Gather every line of the listing below that contains the string "painted", and copy each one out in full.

(Records)
* * *
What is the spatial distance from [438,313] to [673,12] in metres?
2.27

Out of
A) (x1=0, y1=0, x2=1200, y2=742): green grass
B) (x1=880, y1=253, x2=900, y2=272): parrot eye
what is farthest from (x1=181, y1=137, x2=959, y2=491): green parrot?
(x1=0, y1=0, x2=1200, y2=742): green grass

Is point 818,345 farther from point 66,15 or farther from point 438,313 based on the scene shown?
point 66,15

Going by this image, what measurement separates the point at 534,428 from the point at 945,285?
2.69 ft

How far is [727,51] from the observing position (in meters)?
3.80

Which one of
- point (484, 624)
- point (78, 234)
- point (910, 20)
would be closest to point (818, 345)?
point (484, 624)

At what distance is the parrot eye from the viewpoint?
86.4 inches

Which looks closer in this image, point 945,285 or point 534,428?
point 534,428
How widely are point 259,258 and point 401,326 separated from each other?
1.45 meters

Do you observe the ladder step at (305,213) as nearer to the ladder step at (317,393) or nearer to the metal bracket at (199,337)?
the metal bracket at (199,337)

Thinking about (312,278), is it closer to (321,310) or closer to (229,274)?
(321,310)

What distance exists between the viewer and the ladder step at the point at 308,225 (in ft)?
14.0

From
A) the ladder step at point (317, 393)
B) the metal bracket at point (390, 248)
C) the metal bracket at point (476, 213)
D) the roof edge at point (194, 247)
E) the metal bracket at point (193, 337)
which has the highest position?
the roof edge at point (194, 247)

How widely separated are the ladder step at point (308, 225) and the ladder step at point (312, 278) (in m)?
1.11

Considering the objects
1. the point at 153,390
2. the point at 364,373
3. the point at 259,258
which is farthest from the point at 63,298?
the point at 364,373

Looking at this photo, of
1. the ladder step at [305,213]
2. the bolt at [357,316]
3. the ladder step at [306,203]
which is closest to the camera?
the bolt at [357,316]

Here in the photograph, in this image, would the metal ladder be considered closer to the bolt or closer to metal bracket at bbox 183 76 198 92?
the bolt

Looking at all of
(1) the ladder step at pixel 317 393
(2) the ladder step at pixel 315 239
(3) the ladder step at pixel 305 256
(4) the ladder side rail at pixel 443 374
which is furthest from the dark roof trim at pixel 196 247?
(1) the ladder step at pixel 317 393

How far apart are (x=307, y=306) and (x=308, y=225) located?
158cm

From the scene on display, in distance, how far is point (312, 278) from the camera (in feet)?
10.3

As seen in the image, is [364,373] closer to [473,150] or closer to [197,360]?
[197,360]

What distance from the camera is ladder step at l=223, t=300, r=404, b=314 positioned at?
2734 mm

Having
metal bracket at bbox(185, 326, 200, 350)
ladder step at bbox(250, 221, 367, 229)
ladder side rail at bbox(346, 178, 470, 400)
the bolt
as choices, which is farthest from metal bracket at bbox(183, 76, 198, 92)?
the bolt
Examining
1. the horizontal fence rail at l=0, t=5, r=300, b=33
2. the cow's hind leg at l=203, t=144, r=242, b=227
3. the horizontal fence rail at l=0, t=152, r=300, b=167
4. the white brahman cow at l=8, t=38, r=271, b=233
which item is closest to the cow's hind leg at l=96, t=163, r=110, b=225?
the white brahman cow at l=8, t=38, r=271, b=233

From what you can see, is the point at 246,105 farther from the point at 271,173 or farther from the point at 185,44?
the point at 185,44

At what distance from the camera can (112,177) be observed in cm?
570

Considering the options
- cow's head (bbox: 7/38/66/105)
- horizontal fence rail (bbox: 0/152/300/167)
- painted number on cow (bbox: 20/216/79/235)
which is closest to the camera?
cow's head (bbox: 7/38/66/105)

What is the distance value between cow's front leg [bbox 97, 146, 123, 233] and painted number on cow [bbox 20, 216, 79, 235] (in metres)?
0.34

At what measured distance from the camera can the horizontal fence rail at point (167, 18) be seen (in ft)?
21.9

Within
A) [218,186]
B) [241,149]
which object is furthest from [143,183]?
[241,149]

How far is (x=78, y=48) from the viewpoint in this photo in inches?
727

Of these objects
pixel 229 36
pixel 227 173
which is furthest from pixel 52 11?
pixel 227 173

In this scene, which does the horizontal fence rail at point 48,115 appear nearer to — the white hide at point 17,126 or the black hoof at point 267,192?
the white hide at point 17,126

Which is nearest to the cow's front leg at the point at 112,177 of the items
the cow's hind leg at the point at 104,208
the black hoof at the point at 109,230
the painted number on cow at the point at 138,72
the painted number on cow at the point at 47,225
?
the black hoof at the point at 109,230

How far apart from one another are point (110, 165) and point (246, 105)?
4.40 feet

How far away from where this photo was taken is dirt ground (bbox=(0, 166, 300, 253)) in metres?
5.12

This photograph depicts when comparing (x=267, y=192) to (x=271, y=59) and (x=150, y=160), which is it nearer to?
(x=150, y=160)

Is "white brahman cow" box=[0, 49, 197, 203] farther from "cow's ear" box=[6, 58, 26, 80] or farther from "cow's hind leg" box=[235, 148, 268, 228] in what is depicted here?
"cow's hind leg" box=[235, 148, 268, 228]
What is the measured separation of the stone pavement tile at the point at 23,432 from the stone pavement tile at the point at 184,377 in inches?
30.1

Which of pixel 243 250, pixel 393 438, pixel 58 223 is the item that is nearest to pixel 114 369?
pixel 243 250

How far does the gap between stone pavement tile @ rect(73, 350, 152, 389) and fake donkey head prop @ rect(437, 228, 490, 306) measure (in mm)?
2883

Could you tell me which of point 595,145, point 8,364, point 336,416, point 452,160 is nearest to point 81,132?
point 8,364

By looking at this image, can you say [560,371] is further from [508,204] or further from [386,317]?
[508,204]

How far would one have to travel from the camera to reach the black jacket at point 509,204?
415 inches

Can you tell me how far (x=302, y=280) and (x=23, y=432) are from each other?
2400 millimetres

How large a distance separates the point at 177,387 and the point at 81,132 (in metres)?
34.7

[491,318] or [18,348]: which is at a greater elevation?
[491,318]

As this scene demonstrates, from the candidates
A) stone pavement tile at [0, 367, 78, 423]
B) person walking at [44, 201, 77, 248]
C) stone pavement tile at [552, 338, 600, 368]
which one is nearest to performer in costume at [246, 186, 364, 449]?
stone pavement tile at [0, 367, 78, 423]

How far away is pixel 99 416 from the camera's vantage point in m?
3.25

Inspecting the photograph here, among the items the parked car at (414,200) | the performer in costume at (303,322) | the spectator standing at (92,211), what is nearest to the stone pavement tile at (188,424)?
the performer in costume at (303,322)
* * *
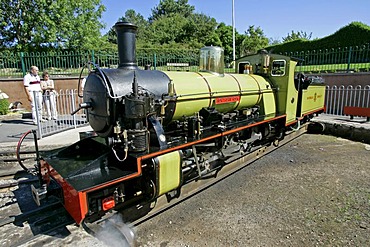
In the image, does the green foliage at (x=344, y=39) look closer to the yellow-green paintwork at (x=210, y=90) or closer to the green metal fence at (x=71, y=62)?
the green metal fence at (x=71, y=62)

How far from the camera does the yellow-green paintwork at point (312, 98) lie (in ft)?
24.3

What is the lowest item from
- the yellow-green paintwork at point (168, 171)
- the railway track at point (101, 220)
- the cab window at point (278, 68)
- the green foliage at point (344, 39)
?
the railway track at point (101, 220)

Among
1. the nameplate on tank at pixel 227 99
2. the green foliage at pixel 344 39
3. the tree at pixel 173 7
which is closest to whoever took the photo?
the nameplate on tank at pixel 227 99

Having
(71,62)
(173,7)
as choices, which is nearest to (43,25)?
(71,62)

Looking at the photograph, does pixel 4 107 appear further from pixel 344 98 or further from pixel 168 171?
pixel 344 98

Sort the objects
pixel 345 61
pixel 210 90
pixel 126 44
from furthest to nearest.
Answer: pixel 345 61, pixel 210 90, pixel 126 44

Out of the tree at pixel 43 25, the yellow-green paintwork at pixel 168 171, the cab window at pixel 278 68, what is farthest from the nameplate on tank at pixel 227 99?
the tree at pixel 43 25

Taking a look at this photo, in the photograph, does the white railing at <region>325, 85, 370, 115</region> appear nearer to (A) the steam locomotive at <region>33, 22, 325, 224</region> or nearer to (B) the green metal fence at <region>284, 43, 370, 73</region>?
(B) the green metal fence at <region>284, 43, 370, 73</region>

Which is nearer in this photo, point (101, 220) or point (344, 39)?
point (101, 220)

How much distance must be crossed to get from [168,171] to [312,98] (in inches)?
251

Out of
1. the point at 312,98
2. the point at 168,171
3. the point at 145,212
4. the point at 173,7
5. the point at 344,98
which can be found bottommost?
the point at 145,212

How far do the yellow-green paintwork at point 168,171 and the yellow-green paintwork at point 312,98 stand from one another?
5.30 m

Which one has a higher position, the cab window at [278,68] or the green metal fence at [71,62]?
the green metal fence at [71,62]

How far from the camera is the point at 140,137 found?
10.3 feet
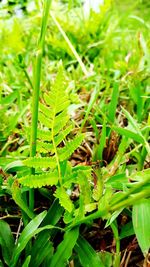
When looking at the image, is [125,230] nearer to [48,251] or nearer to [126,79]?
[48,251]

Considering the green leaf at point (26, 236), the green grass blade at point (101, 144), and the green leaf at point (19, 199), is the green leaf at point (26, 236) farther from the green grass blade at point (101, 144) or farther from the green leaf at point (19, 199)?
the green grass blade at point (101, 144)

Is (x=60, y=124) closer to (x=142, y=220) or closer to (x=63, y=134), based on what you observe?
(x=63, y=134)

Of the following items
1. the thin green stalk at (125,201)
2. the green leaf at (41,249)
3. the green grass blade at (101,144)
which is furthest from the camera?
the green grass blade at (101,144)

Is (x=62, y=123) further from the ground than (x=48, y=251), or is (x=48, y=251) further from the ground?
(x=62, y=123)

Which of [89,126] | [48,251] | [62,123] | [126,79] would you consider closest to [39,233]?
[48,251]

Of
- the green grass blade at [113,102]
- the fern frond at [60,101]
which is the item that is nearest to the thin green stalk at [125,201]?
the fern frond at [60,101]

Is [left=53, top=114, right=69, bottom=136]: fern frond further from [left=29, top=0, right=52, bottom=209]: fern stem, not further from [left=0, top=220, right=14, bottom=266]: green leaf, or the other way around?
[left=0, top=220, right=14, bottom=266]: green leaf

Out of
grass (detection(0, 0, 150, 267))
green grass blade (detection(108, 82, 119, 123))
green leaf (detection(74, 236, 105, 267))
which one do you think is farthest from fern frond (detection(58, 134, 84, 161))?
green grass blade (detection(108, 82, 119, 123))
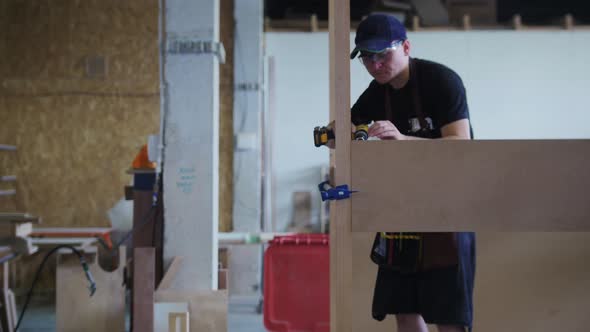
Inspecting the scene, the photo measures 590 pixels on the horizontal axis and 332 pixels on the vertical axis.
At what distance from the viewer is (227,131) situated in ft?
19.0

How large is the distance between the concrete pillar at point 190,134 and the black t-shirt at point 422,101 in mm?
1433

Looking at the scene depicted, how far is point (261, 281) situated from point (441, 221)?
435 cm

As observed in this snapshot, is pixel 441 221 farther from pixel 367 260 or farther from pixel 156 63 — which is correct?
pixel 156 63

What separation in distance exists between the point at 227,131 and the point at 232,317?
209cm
* * *
**SOLUTION:**
- painted number on cow (bbox: 20/216/79/235)
What is the distance value between cow's front leg [bbox 97, 146, 123, 233] and painted number on cow [bbox 20, 216, 79, 235] (in metres)?
the painted number on cow at the point at 138,72
the painted number on cow at the point at 47,225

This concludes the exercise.